By Yemti Harry Ndienla

Meeting at an annual general assembly in the country’s economic capital - Douala, members of the Unions of Industrialists of Cameroon, SYNDUSTRICAM, have again blamed government for failing to implement propositions aimed at relaxing their operating environment.
While expressing regret that industrial growth remained choked because authorities are reluctant to apply long-standing recommendations, members of SYNDUSTRICAM made it clear that they risked folding up if the government of Cameroon failed to urgently implement long-standing propositions
SYNDUSTRICAM president, Charles Metouck, who doubles as GM of the country’s lone oil refinery, SONARA, pointed the fact that; intense fiscal pressure; inadequate infrastructure; high costs of energy and imported primary production material and galloping fuel costs are clear indications that industries in the country were ailing and grappling for survival.
Charles Metouck, expressed regret that “Industries in Cameroon are not carrying on well enough. The cost of production depends on the cost of primary production material. And the purchasing power of Cameroonians is so low that it is difficult for industries to meet production costs. The situation will be further compounded by the gradual opening of borders within the Economic Partnership Agreements framework,” And that it is crucial that local industries update their capacities to be able to match envisaged competition.
Hear him, “Government must listen to our problems and implement urgent solutions. But unfortunately, most of our proposed solutions are still lying in government drawers,”
The feet dragging in the execution of suggested solutions has led to trivial growth in the sector. A report on the union’s activities for 2007 noted that some members marked only feeble turnover growth to the tune of 7.5 percent from 5 percent in 2006.

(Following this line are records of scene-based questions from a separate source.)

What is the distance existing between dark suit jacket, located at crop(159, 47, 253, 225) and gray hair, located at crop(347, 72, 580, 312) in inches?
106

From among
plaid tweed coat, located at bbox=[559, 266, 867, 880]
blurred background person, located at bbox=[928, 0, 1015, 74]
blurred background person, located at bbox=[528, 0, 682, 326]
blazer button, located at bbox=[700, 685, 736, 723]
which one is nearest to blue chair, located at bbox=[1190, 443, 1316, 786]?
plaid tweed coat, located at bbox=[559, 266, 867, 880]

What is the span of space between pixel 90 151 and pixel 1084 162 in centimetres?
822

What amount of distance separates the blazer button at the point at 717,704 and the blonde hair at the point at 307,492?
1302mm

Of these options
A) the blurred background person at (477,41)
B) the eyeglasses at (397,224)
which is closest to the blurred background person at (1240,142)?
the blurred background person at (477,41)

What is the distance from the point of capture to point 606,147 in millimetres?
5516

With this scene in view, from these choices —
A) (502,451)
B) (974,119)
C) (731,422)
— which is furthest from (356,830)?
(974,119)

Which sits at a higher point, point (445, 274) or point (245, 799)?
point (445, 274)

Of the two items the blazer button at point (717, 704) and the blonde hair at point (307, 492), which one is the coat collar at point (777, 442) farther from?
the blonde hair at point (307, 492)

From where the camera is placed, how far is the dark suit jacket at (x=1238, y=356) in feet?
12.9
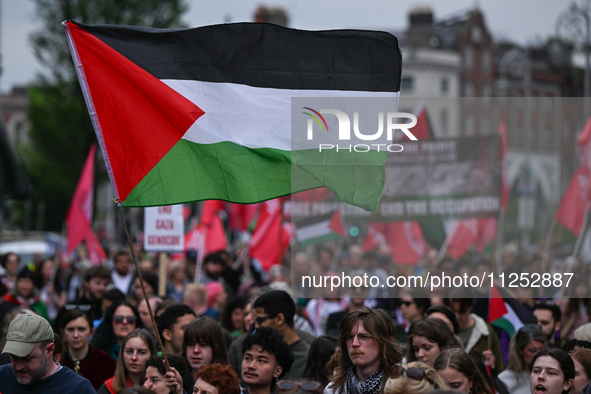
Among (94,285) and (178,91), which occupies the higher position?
(178,91)

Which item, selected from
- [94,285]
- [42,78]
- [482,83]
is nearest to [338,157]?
[94,285]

On this score they blamed intense fiscal pressure, reiterating the need for the government to scale down on primary production materials imports. Amongst other problems members also noted administrative bottleneck and slow infrastructure development as those, which further weakened the country’s industrial fabric
In response, the secretary-general in the Ministry of Industries, Mines and Technological Development said government was quite aware of the cited difficulties. He said plans were underway to elaborate and implement a new platform for a more conducive business climate for the country’s industries. The SG announced a forum on industrial investment to hold in Yaounde, this month.But some members said they had similar unmet promises in the past.